Unfortunately, designview does not provide all the SQL constraints required to guarantee that dependencies are maintained by the system.

    1. Modify the SQL DDL from designview to guarantee the dependencies.  

Automatic Decomposition in Designview

In our previous session, we decomposed Base one FD at a time, to get a BCNF decomposition. Designview can automate these individual steps.  We will try this now:

  • Start a new session in the main designview window.
  • In the new Session window, click on the Base relation.
  • From the Relation menu, choose Test/Decompose... and then Decompose into BCNF.
  • You will receive a warning about "non-binary lossless join".  Ignore it by pressing the OK button when it pops up.
  • You will then receive a warning about a non-dependency-preserving decomposition.  Ignore this by pressing Continue.
  • You may then receive warnings about existing relations.  For each of these warnings, choose Replace With an Existing Relation.
    1. Briefly describe how (if) the resulting schema differs from your previous BCNF schema.

Since this decomposition was not dependency-preserving, we will delete it and consider a 3NF decomposition instead.

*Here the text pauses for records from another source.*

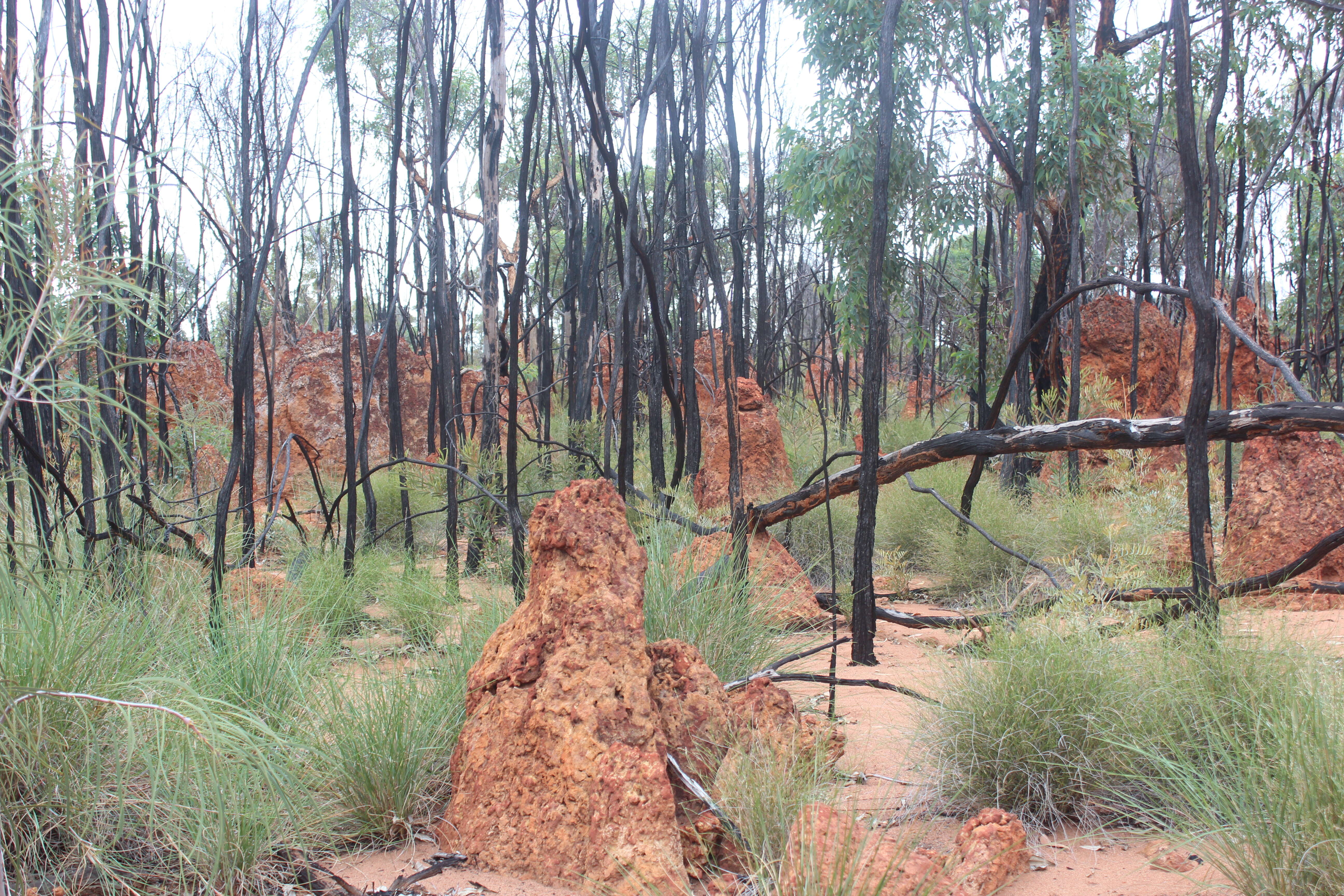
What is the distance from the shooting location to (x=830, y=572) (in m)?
5.67

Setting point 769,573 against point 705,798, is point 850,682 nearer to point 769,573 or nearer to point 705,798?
point 705,798

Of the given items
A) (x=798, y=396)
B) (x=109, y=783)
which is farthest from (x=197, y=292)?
(x=798, y=396)

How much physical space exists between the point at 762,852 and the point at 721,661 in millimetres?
1145

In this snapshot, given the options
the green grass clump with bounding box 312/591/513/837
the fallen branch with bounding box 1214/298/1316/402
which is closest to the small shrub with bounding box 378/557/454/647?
the green grass clump with bounding box 312/591/513/837

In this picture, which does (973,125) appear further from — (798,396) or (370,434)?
(370,434)

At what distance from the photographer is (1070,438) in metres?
3.15

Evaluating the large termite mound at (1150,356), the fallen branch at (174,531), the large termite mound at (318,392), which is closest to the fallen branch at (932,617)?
the fallen branch at (174,531)

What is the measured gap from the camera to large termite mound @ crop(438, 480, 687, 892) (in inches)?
68.8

  • To delete this BCNF decomposition, click on the Base relation in the New Session window.
  • From the Relation menu, choose Undo Decomposition.
  • In the resulting dialog box, choose Delete. The session window should revert to its previous state.
  • From the Relation menu, choose Test/Decompose... and then Decompose into 3NF.
  • Handle any dialog boxes as you did above, until you get the new 3NF decomposition.
    1. Is the resulting decomposition lossless-join? 
    2. Is it dependency-preserving?
    3. Briefly describe how (if) the resulting schema differs from your original BCNF schema.
  • Save this session: from the Session menu, choose Save As. Save the session as "My3NF".
  • Exit this session: from the Session menu, choose Exit.

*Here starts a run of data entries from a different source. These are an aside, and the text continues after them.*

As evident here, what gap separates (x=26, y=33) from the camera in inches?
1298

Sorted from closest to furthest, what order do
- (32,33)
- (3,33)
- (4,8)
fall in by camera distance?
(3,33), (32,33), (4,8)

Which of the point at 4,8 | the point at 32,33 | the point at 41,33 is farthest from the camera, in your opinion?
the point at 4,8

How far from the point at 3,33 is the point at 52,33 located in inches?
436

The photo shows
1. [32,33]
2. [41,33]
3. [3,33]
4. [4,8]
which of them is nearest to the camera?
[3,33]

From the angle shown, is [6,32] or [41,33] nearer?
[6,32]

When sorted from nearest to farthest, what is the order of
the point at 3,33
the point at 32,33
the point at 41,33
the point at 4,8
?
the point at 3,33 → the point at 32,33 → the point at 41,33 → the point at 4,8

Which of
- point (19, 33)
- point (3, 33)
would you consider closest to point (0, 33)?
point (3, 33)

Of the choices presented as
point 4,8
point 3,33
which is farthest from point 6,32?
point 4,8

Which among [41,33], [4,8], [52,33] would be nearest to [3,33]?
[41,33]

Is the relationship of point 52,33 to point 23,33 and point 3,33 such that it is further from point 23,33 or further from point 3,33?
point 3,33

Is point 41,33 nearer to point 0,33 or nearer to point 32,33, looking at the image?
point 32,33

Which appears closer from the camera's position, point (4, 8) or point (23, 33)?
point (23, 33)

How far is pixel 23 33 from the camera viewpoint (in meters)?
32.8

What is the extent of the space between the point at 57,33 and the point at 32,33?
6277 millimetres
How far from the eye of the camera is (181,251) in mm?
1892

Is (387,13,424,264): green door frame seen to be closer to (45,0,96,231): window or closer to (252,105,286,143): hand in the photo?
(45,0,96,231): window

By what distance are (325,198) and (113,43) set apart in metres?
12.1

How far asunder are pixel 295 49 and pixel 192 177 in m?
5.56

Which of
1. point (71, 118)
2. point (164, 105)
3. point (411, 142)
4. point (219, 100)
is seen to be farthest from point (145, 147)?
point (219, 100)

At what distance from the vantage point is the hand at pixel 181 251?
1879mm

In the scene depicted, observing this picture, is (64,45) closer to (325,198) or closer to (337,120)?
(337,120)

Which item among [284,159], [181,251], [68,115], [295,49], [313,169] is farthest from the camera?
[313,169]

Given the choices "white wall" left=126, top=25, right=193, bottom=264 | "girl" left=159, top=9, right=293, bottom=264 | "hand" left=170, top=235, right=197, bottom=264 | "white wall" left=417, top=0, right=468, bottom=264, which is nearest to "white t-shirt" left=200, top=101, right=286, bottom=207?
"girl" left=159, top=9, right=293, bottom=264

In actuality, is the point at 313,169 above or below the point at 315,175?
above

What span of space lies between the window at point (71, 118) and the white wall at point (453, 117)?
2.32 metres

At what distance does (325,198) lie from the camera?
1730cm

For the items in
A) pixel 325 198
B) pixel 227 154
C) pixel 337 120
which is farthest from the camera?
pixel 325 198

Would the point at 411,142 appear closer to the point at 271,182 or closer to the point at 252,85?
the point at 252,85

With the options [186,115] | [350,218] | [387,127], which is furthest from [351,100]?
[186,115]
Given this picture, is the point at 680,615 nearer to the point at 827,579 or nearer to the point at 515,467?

SQL for the 3NF Decomposition: Using Multiple Saved Sessions

You now have two sessions saved: MyBCNF and My3NF. To choose the default session, press the View Details button in the main designview window. Three extra frames pop up: one for attributes of Base, one for the FDs, and one with a list of Decomposition Sessions. We want to make the My3NF decomposition be the default:

  • In the Decomposition Sessions frame, click on My3NF. Then, using the middle mouse button, click-and-hold on My3NF again. A menu pops up; choose Set as Default. Note that My3NF is moved to the top of the list in that frame -- the topmost session in that list is the current default session in designview.
  • Hide the details by pressing the Hide Details button.

Now you can see the SQL for the 3NF decomposition by clicking the Show SQL button.

    1. Write down the resulting SQL DDL, but modify it as needed to ensure that dependencies are preserved.

A Dependency-Preserving, BCNF Decomposition

In general, there is no dependency-preserving BCNF decomposition of every schema. However, it happens that there is a dependency-preserving BCNF decomposition of our schema, even though designview doesn't find it automatically. The final part of this assignment is to find a dependency preserving BCNF decomposition for Base.  You may want to use designview to help you, but you shouldn't rely on it to find the decomposition for you; it won't!

    1. Write down the full SQL DDL for a dependency-preserving, BCNF decomposition of the original Base relation.